Primary myelofibrosis-MPN cells
Primary peripheral blood and/or bone marrow aspirate myelofibrosis (MF)-MPN samples were obtained with informed consent from patients with high risk (≥3) myelofibrosis (according to the International Prognostic Scoring System, IPSS; refs. 1, 31). The samples were collected in heparinized tubes, and mononuclear cells were separated using Ficoll Hypaque (Axis Shield) following the manufacturer's protocol, washed once with complete RPMI-1640 media, resuspended in complete RPMI-1640, and counted to determine the number of cells isolated prior to their use in the various experiments, as previously described (14). Banked, delinked, and deidentified donor peripheral blood CD34+ mononuclear cells procured for recipients who had since deceased, and primary MF-MPN cells were purified by immunomagnetic beads conjugated with anti-CD34 antibody prior to use in the cell viability assay (StemCell Technologies), as previously described (14).
Cell-cycle analysis
Following the designated treatments, cells were harvested and washed twice with 1× PBS and fixed in ethanol overnight. Fixed cells were washed twice with 1× PBS and stained with propidium iodide for 15 minutes at 37°C. Cell-cycle data were collected on a flow cytometer with a 488-nm laser and analyzed with ModFit 3.0, as previously described (32).
Assessment of apoptosis by Annexin-V staining
Untreated or drug-treated cells were stained with Annexin-V (Pharmingen) and TOPRO3 iodide, and the percentage of apoptotic cells was determined by flow cytometry, as previously described (14, 32). To analyze synergism between TG101209 and AUY922 or 17-AAG, cells were treated with TG101209 (200–1,000 nmol/L) and AUY922 (50–250 nmol/L) or 17-AAG (1.0–2.0 μmol/L) for 48 hours, and the percentage of apoptotic cells was determined. The combination index (CI) for each drug combination was calculated by median dose–effect analyses using the commercially available software CalcuSyn (Biosoft). CI values of less than 1.0 represent synergism of the 2 drugs in the combination.

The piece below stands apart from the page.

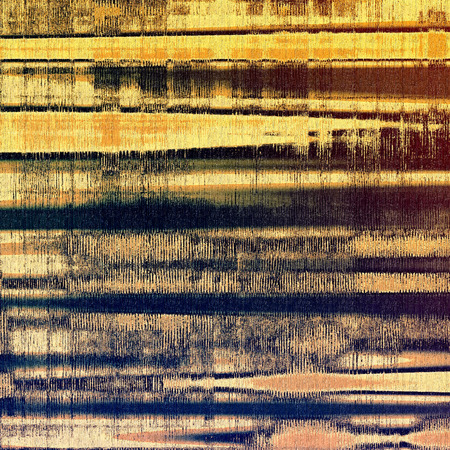 crosshatching: Old, grunge background texture. With different color patterns: yellow (beige); brown; purple (violet); blue Stock Photo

Assessment of percentage nonviable cells
Following designated treatments, cells were stained with trypan blue (Sigma). The numbers of nonviable cells were determined by counting the cells that showed trypan blue uptake in a hemocytometer and reported as a percentage of untreated control cells (14, 32). Alternatively, cells were washed with 1× PBS, stained with propidium iodide, and analyzed by flow cytometry. IC50 values for the cell lines were determined using GraphPad Prism software.
Cell lysis and protein quantitation
Untreated or drug-treated cells were centrifuged, and the cell lysates were obtained from cell pellets and incubated on ice for 30 minutes, as previously described (14, 28, 32). After centrifugation, an aliquot of each cell lysate was diluted 1:10 and protein quantitated using a bicinchoninic acid (BCA) protein quantitation kit (Pierce), according to the manufacturer's protocol.
Immunoprecipitation of hsp90 and immunoblot analyses
Following the designated treatments, immunoprecipitation and immunoblotting of hsp90 or JAK2 were done as previously described (28, 32).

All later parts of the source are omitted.